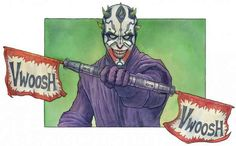 The mash-up of the Joker and Darth Maul by Justin LaRocca Hansen | The 30 Very Best Pieces Of Fan Art Of 2013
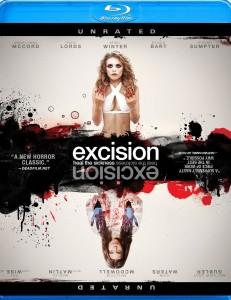 EXCISION   (c) 2012 Anchor Bay Home Entertainment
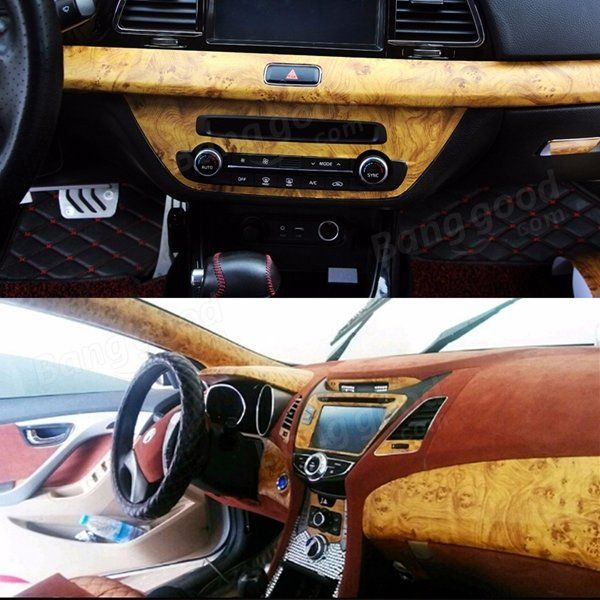 9X60inch Birds Eye Wood Grain Textured Vinyl Wrap Sticker Decal Sheet Film For Car Home Decoration Sale - Banggood.com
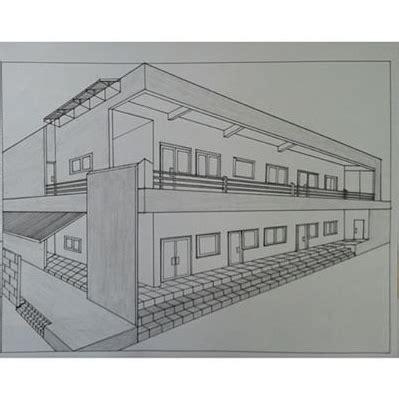 tutorial menggambar nirmana seni itu indah gambar perspektif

◇ ◇ ◇ ◇

- [Aim of the task]:
Your answer must reproduce exactly the lines from the line with "Bay Home Entertainment" through the end of the material, both ends included, with every picture dropped.

- [Task solution]:
 EXCISION   (c) 2012 Anchor Bay Home Entertainment
 9X60inch Birds Eye Wood Grain Textured Vinyl Wrap Sticker Decal Sheet Film For Car Home Decoration Sale - Banggood.com
 tutorial menggambar nirmana seni itu indah gambar perspektif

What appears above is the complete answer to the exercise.